2026年6月22日(月)、商学部の「アカウンティング入門」(担当教員:大沼 宏 教授/中村 英敏 准教授)において、令和アカウンティング・ホールディングス株式会社/株式会社ミラクル経理 河合 雅文氏による講演を実施しました。
中央大学と令和アカウンティング・ホールディングス株式会社は、「包括連携に関する基本協定書」を締結し、AIやデータサイエンスを活用した会計実務に関する教育分野で連携しています。

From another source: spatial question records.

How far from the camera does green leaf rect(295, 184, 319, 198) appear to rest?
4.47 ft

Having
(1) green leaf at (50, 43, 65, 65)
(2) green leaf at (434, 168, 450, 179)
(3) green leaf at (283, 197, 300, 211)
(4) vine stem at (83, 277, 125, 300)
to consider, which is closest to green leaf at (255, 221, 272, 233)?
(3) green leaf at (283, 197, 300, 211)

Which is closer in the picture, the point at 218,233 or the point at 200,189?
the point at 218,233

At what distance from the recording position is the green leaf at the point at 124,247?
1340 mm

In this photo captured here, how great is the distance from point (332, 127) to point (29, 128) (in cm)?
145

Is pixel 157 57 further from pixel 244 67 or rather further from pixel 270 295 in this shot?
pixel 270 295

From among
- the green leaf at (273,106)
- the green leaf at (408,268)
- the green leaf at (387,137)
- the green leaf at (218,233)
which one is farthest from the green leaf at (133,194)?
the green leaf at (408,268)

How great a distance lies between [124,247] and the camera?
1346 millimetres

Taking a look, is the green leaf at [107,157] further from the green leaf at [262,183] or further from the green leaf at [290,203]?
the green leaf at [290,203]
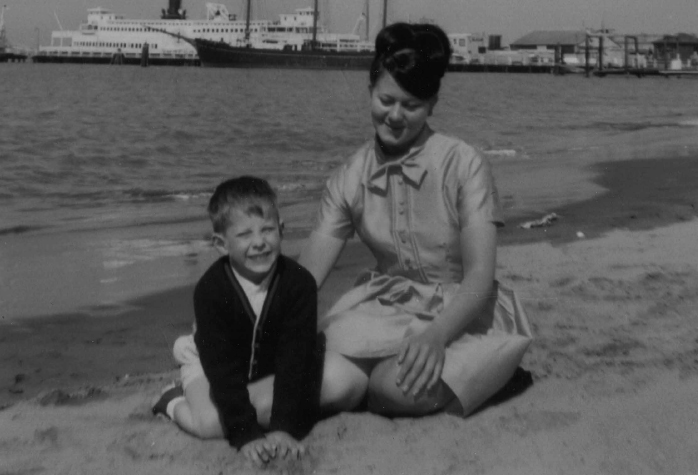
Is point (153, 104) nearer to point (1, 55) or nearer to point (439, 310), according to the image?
point (439, 310)

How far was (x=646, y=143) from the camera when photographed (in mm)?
13156

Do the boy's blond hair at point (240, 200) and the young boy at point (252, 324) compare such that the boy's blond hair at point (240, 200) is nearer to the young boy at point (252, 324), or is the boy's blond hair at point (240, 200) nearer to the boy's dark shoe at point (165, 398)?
the young boy at point (252, 324)

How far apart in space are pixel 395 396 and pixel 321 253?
0.47m

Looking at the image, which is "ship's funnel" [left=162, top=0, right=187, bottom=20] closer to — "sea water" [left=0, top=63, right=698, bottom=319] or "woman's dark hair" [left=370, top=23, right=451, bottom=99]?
"sea water" [left=0, top=63, right=698, bottom=319]

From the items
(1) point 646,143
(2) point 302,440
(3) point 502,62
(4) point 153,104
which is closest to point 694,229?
(2) point 302,440

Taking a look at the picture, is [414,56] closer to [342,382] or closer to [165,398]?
[342,382]

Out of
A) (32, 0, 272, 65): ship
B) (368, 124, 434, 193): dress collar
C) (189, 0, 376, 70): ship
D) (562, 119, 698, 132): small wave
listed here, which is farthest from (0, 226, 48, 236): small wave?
(32, 0, 272, 65): ship

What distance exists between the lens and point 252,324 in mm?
2312

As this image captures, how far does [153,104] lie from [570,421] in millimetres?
25166

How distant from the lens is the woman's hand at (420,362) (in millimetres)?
2330

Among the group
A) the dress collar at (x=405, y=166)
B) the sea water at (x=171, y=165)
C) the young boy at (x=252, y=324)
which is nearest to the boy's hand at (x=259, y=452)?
the young boy at (x=252, y=324)

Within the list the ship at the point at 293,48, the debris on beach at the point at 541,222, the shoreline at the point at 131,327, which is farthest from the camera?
the ship at the point at 293,48

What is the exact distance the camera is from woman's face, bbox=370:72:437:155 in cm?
248

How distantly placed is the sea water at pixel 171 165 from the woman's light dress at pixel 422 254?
1937 millimetres
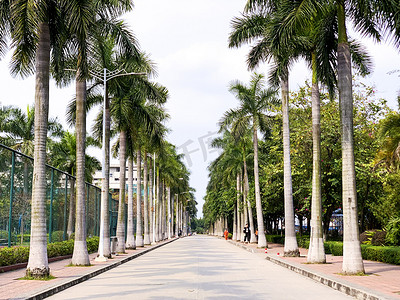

『AIに経理の仕事は奪われる』は真実か?― 生成AIと未来の仕事のあり方を考える実践講義 ―
実施目的
AIにできること・人間にしかできないことの違いは何でしょうか。
昨今、AIにより様々な仕事が奪われるといわれているなかで、会計の仕事は早くから奪われる仕事の1つとしてあげられていました。
「経理はAIに奪われる仕事なのか?」という率直な疑問に、AI実務の実演を通じて、AI×経理の最前線を生きる公認会計士が語ります。
この講義を通じ、これからの時代に必要な能力・スキルを考え、今大学で学んでいる知識の重要性と、社会で活躍するためのリアルなイメージが湧くはずです。
4年間の学びを『未来の武器』に変えるヒントを持ち帰ってください。
実施結果
<特別講義の流れ>
① 講師自己紹介
② 生成AIの基本、何ができるか、AIの歴史・最新動向
③ AIを使った実例の紹介(会社調査、財務分析、専門的な税務相談)
④ AIによりできる・できない経理業務の分類
⑤ これからの時代に必要な経理人材スキル、AIスキルの勉強のコツ
⑥ 質疑応答
昨今、多くの学生が何らかの形でAIに触れてはいますが、ほとんどはチャットボットとしての使い方に留まっており、仕組みや最新動向まで積極的に知識を得ようとする学生は多くないように見受けられます。そこで、本授業でははじめに生成AIの仕組みや最新のAI動向を分かりやすくご説明いただきました。そして、経理職における3つの場面を想定し、実際に複数のAIを使用・比較しならが調査・分析やインフォグラフィックの作成などを実演していただきました。それぞれのAIの出力結果を踏まえて、概要調査からプロフェッショナルとしての調査、簡単な経理手続き、承認手続き、コミュニケーションなどに分けて、AIにどこまで任せられるか・任せられないかについて学生と一緒に考察を行いました。最後に、AIを踏まえてこれからの時代に求められる人材スキルと最新のAI動向に関する情報収集方法やAIスキルを鍛える勉強法についてご紹介いただきました。
質疑応答では想定をはるかに上回る多くの質問がよせられ、学生の高い興味・関心が伺えました。